MIAMI -- If you've been to San Francisco in recent years, it's hard to miss Waymo's distinct looking autonomous cars driving around without an operator in the vehicle.
"In San Francisco, we recently secured the permit to begin charging for rides and be open to the public," said Will Shepherdson, product manager at the company. "There's a huge waitlist, we're getting people off the waitlist."
To help make that a reality, Shepherdson said Miami played a role.
"We came to Miami in 2019 during the development process, validating the performance of the Waymo Driver, and earlier this year, we began serving riders in wet and rainy conditions in California and Phoenix," he said.

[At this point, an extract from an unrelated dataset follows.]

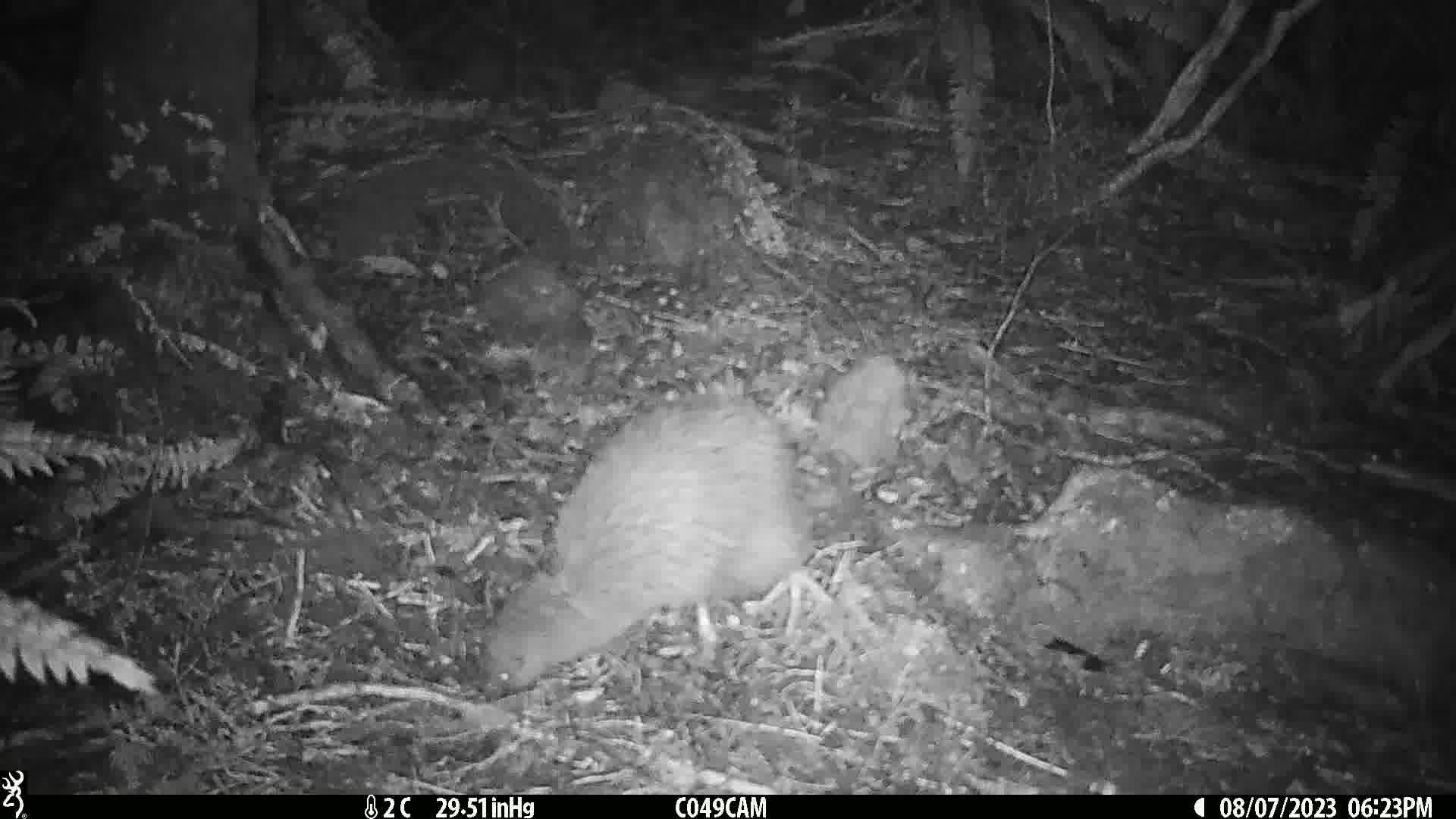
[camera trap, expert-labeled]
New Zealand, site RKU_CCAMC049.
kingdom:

To improve their next generation of software, company officials have returned along with their vehicles to the streets of Miami.
While the cars will be in autonomous mode at times, there will be an operator inside of them, officials said.
"The purpose of this trip is to improve our understanding of the rain (and) the rain conditions that you get in Miami and Florida so that we can operate the Waymo Driver and bring it to more people in more places," he said.
Does more places include Miami?
Shepherdson would not confirm or deny that.
"We have no plans to share it today," he said.
During the first one million miles driven with no driver behind the wheel in San Francisco and Phoenix, Waymo reported there were two crashes that met the federal reporting guidelines, and there were no injuries reported.